## Given records

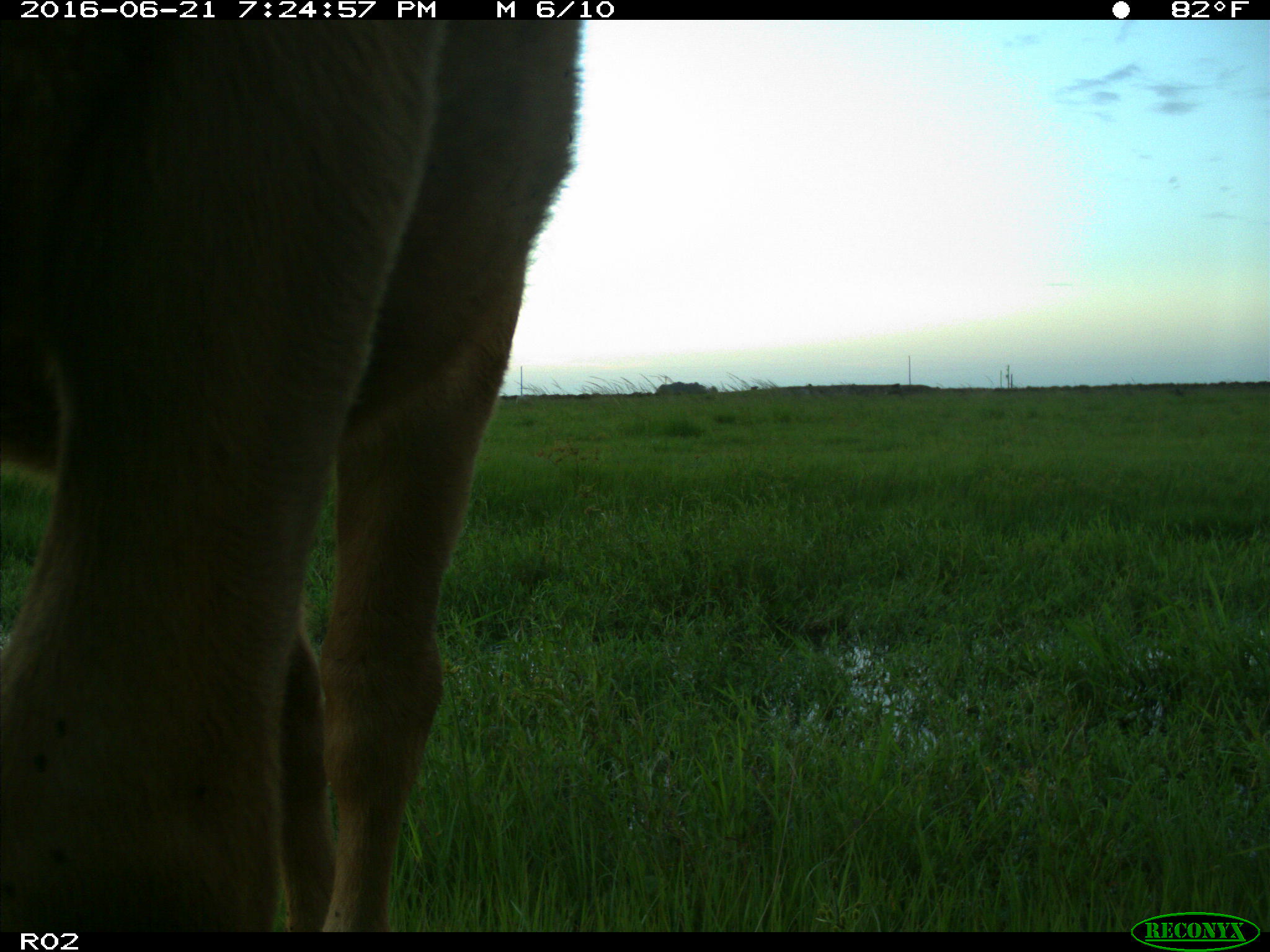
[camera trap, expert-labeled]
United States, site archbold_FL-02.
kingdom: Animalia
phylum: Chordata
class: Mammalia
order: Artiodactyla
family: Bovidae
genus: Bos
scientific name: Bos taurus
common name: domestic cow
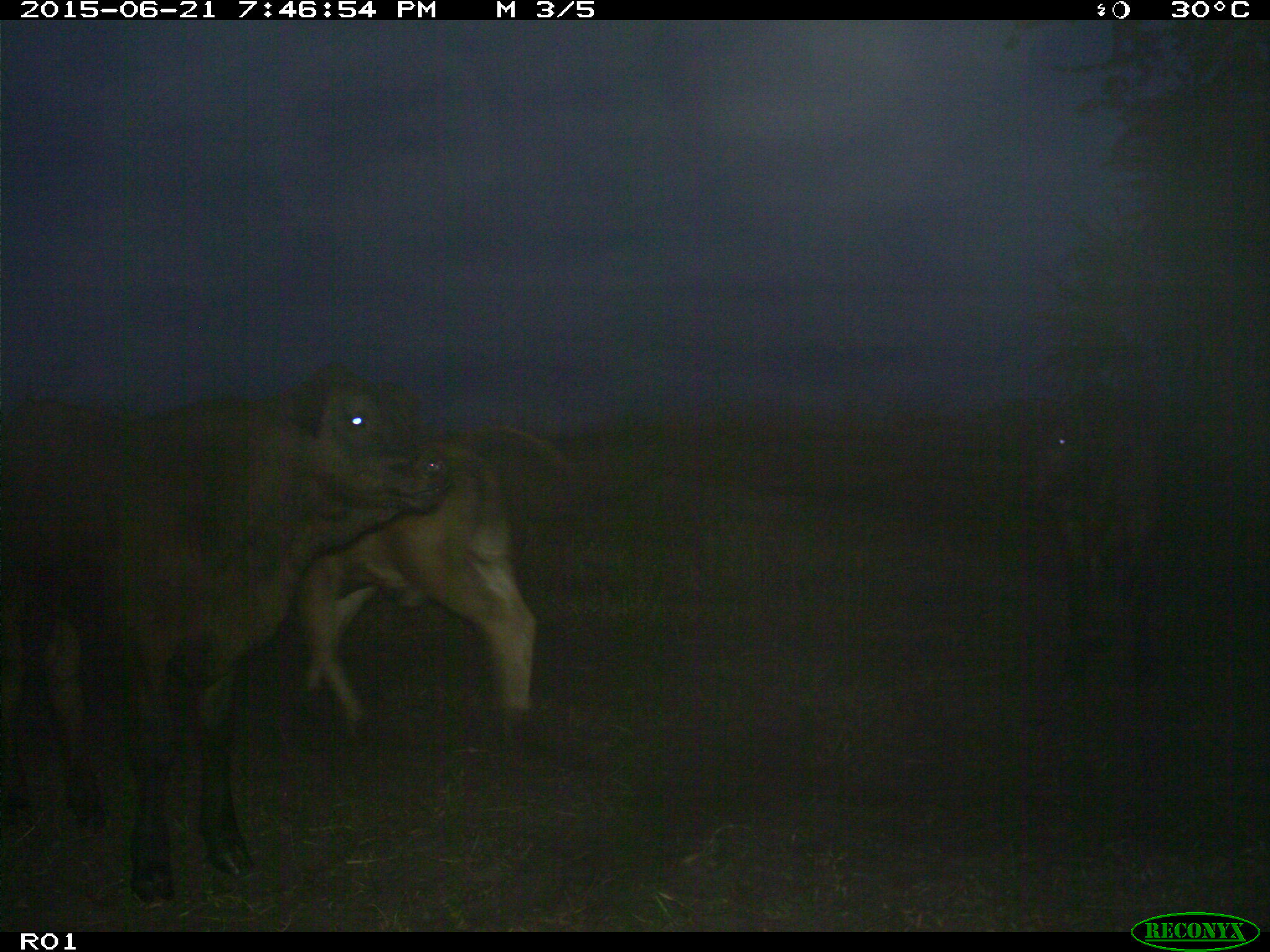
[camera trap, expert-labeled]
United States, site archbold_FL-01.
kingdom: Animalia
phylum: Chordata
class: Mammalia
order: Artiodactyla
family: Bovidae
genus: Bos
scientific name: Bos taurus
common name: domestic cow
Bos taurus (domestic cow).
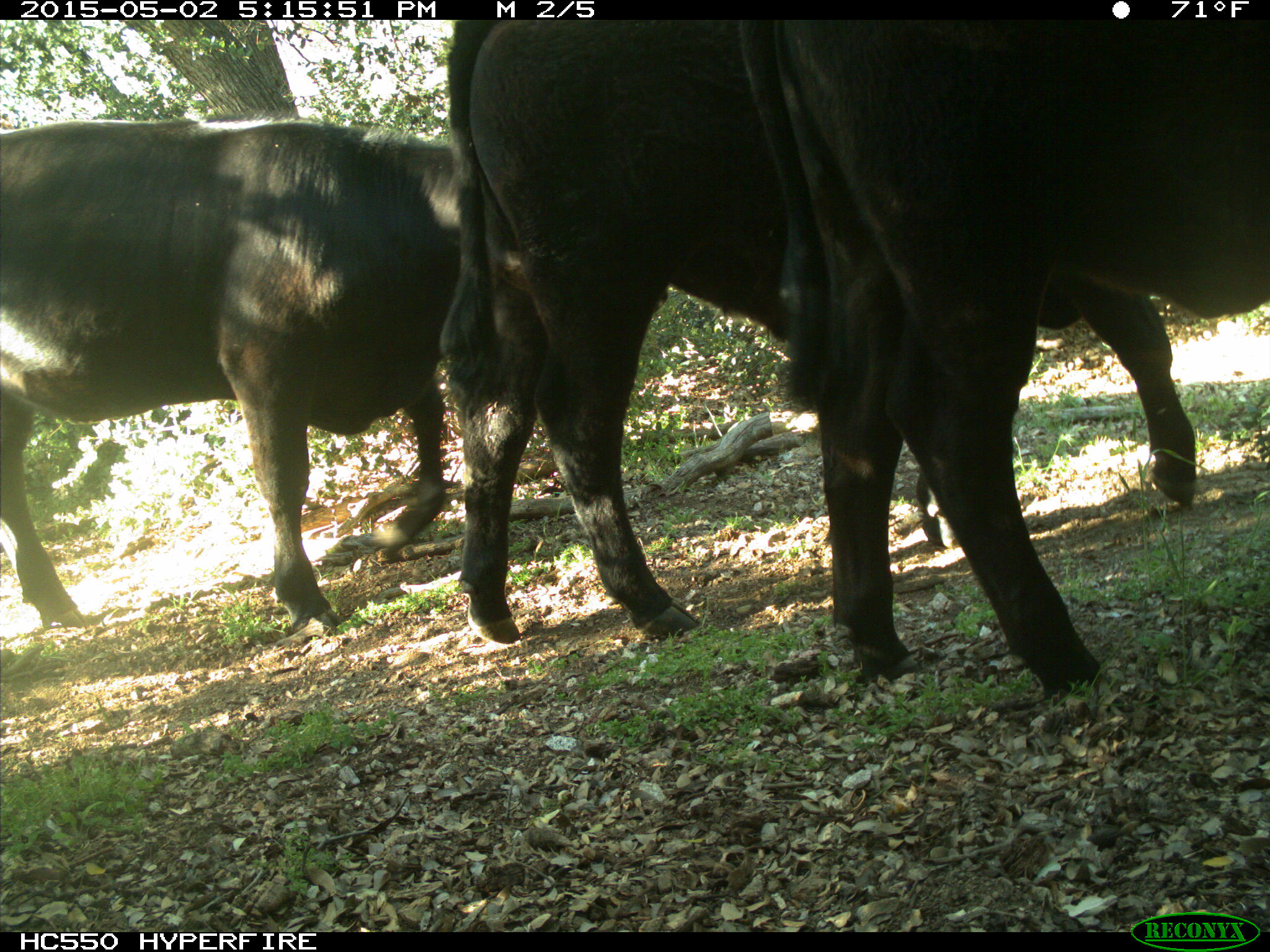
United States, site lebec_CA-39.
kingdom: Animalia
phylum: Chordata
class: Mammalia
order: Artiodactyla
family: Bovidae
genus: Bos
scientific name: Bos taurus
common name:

## Task
Ignore the images and quote every line of the listing exactly.

## Answer section
[camera trap, expert-labeled]
United States, site archbold_FL-02.
kingdom: Animalia
phylum: Chordata
class: Mammalia
order: Artiodactyla
family: Bovidae
genus: Bos
scientific name: Bos taurus
common name: domestic cow
[camera trap, expert-labeled]
United States, site archbold_FL-01.
kingdom: Animalia
phylum: Chordata
class: Mammalia
order: Artiodactyla
family: Bovidae
genus: Bos
scientific name: Bos taurus
common name: domestic cow
Bos taurus (domestic cow).
United States, site lebec_CA-39.
kingdom: Animalia
phylum: Chordata
class: Mammalia
order: Artiodactyla
family: Bovidae
genus: Bos
scientific name: Bos taurus
common name:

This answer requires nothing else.